Bannock County District court sentenced Candace Raschke to at least five years in prison for embezzlement and three years for tax evasion during her time as an office and administrative manager from 2011-2017.
Raschke used her position to give herself raises and used business funds for personal purchases. The judge ordered Raschke to pay $12,000 to the victim in the embezzlement case, and $1,203 to the Idaho State Tax Commission in the tax evasion case.
One reason Raschke received a conviction for tax evasion was that she forgot to include information on embezzled money when filing her taxes.
“Taxpayers must report income from all sources on their taxes, including income from illegal activities,” said Tax Commission Chairman Jeff McCray in a press release. “Unclaimed income from an illegal source can result in prosecution for tax evasion, as well as charges for the underlying crime.”
The Fraud and Criminal Investigation unit at the Idaho Tax Commission examines tax returns for any signs of fraud. It receives hints about potential tax crimes from police officers and tips from the public.
Christen Lewis, the tax audit manager of the Fraud and Criminal Investigation unit, said her team investigates two types of tax fraud.
First, tax identity theft. Tax identity theft occurs when an unknown person files a return in someone else’s name and hopes to steal their refund.

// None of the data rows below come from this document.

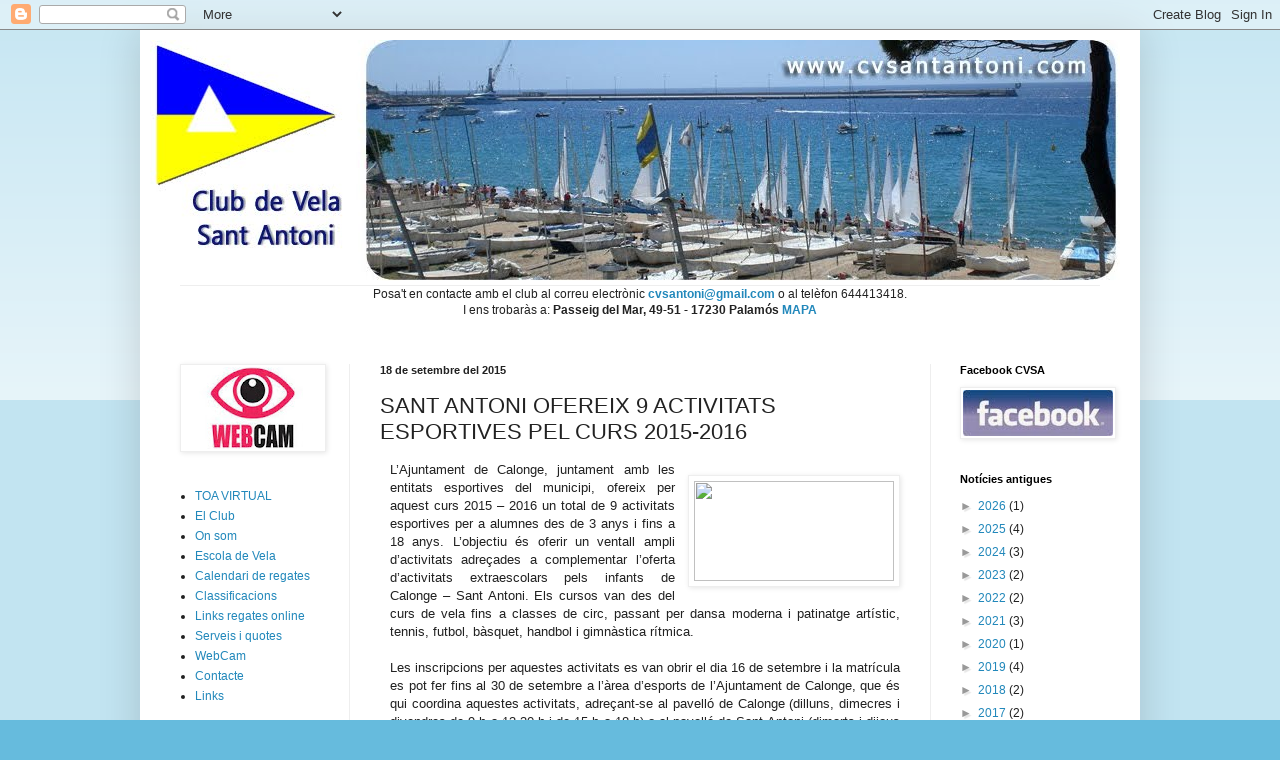

--- FILE ---
content_type: text/html; charset=UTF-8
request_url: https://cvsantantoni.blogspot.com/b/stats?style=BLACK_TRANSPARENT&timeRange=ALL_TIME&token=APq4FmDOJ11dCnzrNi0OgaBcGgUe5B7EBZghVjwOH2n-efquB24ngvdbNPVd9cu9hRlK29kkwqB2r-dnEWAVmsM2qzcxJlPGSQ
body_size: -20
content:
{"total":195697,"sparklineOptions":{"backgroundColor":{"fillOpacity":0.1,"fill":"#000000"},"series":[{"areaOpacity":0.3,"color":"#202020"}]},"sparklineData":[[0,9],[1,8],[2,7],[3,7],[4,12],[5,9],[6,18],[7,11],[8,4],[9,56],[10,10],[11,5],[12,15],[13,13],[14,81],[15,20],[16,9],[17,8],[18,6],[19,10],[20,7],[21,97],[22,2],[23,13],[24,5],[25,5],[26,3],[27,15],[28,24],[29,3]],"nextTickMs":720000}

Lewis said her unit prevented over $29 million in fraudulent returns on almost 3,400 individuals in Idaho.
Second, falsifying tax returns. This takes place when Idaho residents falsify their tax returns to increase their refunds or reduce their tax dues.
Lewis said both types are investigated throughout the year, though there is an influx during tax season from January to April.
Targeting college students
Lewis said certain tax preparers target college students through campus visits and social media advertisements. Preparers convince college students to do extra credits they may not qualify for when filing tax returns to increase the tax refund
They pay part of that return to the preparer, but the return gets flagged by the Tax Commission for additional research and potential fraud.
Lewis warned students to be wary of tax preparers promising larger-than-average tax refunds.
“If the promise sounds like it’s too good to be true, it is too good to be true,” Lewis said. “If the fees sound high compared to the refund that they’re offering, also be wary of that.”
She encouraged students to file taxes early.
“The earlier you file, the better chance somebody else doesn’t have a chance to file in your name,” Lewis said.